KEVIN: What does it feel like to see a character you originate perform in a show on TV?
GABRIEL: I always have the same thought… “I could do it better.”
KEVIN: As a Jim Henson Company performer, what values did they instill in you while you worked with them?
GABRIEL: In a nutshell, before I joined the Henson company I saw the world as black and white… they filled my world with color.
KEVIN: How do you feel inside when you perform on Sesame Street?
GABRIEL: Just get in there and do it and all the butterflies are gone
KEVIN: What were your inspirations and references for creating the personality for Dani in “’A’ is for Asthma?”
GABRIEL: Developing a voice for a 5-year old wasn’t easy and perhaps I didn’t succeed with attaining it in the beginning. It got much better when we went on tour. Since I had to sing in this video, I worked on a singing voice first and worked a character voice around it.
KEVIN: What do you think Dani could add to the show as a regular character today?
GABRIEL: The obligation/need for caring for another who might need help. Teaching a child how to get help while maintaining their safety would be a good lesson.
KEVIN: You have a website where you share your Muppet voices. What other characters/projects other than Muppets would you like to perform (what characters do you like outside of the Henson realm)?
GABRIEL: I’d like to do cartoon voices someday. I had Dreamworks checking me out sometime back.
KEVIN: Henson’s Place is now on DVD. You have a listing for your part in it on IMDB. Some of it was cut from the DVD. Can you please describe the part of the DVD which was cut?
GABRIEL: One scene that didn’t make the final DVD was a singing improv scene with Jim looking on. That would have been nice to have seen again.

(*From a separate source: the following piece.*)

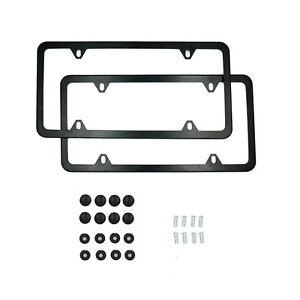 2pcs Stainless Steel Metal License Plate Frame Tag Cover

KEVIN: You were the Henson’s company first Hispanic puppeteer.
GABRIEL: Yes, Jane Henson did her best to convince the producers of Sesame Street back then the need for a Hispanic Muppet character. I truly believe the producers at the time accepted me on Sesame as a favor to Jane, but it was obvious during that era of Sesame that wasn’t a direction the producers were willing to accept with a Muppet. Years down the road, they saw the light and Rosita was created.

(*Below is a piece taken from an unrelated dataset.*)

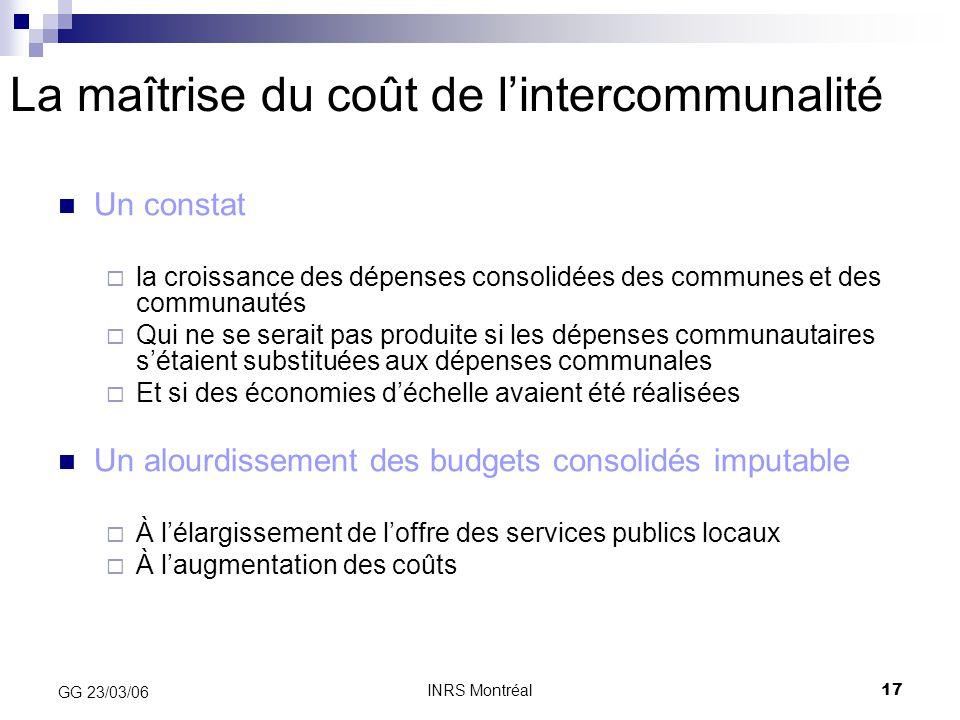 INRS Montréal17 GG 23/03/06 La maîtrise du coût de l'intercommunalité Un constat  la croissance des dépenses consolidées des communes et des communau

But one shouldn’t be labeled as a Hispanic puppeteer. Just as a puppeteer that can get the job done. Hollywood has a history of stereotyping Hispanics, and I have to always continue to open the eyes of Muppet management (and other firms) to give me an equal opportunity. I would love to see Disney’s Muppets develop a Spanish character for myself, more humanoid like Scooter. And not just the tasty king prawn Pepe.
KEVIN: How do you see the future of The Muppets as a whole?

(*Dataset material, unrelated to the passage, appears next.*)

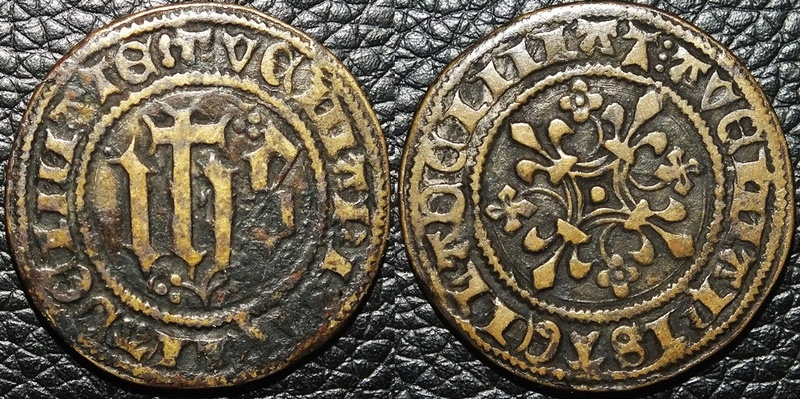monnaie de l'époque féodale ??? Dscf2310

GABRIEL: The characters will live on I’m sure. Outside of that I have no clue. I’d like to see job stability for all Muppeteers not just the stars of the company. As an occasional Muppeteer I do firmly believe in training. When Jim was alive there was a home base for occasional training. Now it seems you have to know your stuff when you are called in. Clash and Robinson did the right thing having a week long Sesame puppet training session two years ago for about 40 people. It’s great when everyone learns from the pros and from each other. It will make better puppeteers long term. I hope Disney with their large home base starts having Muppet training sessions for Muppeteers by Muppeteers on a semi-regular basis too. I would like to see Steve Whitmire head up a Muppet training workshop. After all when you buy a car you have to keep it tuned.
KEVIN: Anything else you’d like to add in conclusion?
GABRIEL: Yes, with every Muppet performance there is a wonderful support staff of people. Also the cameramen on Sesame are true artists on how they work those cameras. They add to the Muppet performance. All those folks do a lot to make the Muppets look good.
The Muppet Mindset would like to thank Gabriel Velez so very much for spending some time being interviewed for us! We appreciate his contribution and friendship! Thanks also to our good friend Kevin Williams for conducting the interview and being extremely supportive and awesome!